The story is told from Genly’s and Estraven’s perspective, interchangingly, and every few chapters a local myth or legend is told. This world of Gethen is built with so much precision and depth, much more than we actually learn as readers. It remains, to a certain degree, obscure.

The relation between Genly and Estraven is developed in a deep way. They become friends, but they never fully understand each other. There remains some holding back, certain values and ways of thinking and feeling remain unclear, and while they fiercely appreciate each other, they remain estranged,

I was a bit disappointed by the ‘feminist’ part of this novel. The outset of the ambisexuality of Gethen’s society does not receive too much attention.
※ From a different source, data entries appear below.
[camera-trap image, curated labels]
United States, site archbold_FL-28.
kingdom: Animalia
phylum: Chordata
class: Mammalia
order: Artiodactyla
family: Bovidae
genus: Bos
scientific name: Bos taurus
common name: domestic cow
On half a page, Le Guin mentions that there was no discrimination in such a society. Apart from this, the central character, Genly Ai, is male, and he refers to all the Gethenians as men, even though he reminds himself from time to time that they are actually also female. He is usually reminded of this fact by some behavior or sight which he finds “feminine”, such as being a bit wobbly, soft, submissive, passive, accepting… not exactly positive traits. Almost all the pronouns used are male. This actually creates an image of a wholly male world, or at least a wholly male story, in which women are only present as negative stereotypes. I found this quite irritating while reading. I guess, however, that for 1969, this was still quite unusual. Today, the novel is just a very good sci-fi novel, which captures the difficulties and ambiguities of interplanetary and intercultural relations in a very sensitive way. Today, I wouldn’t really call the novel feminist.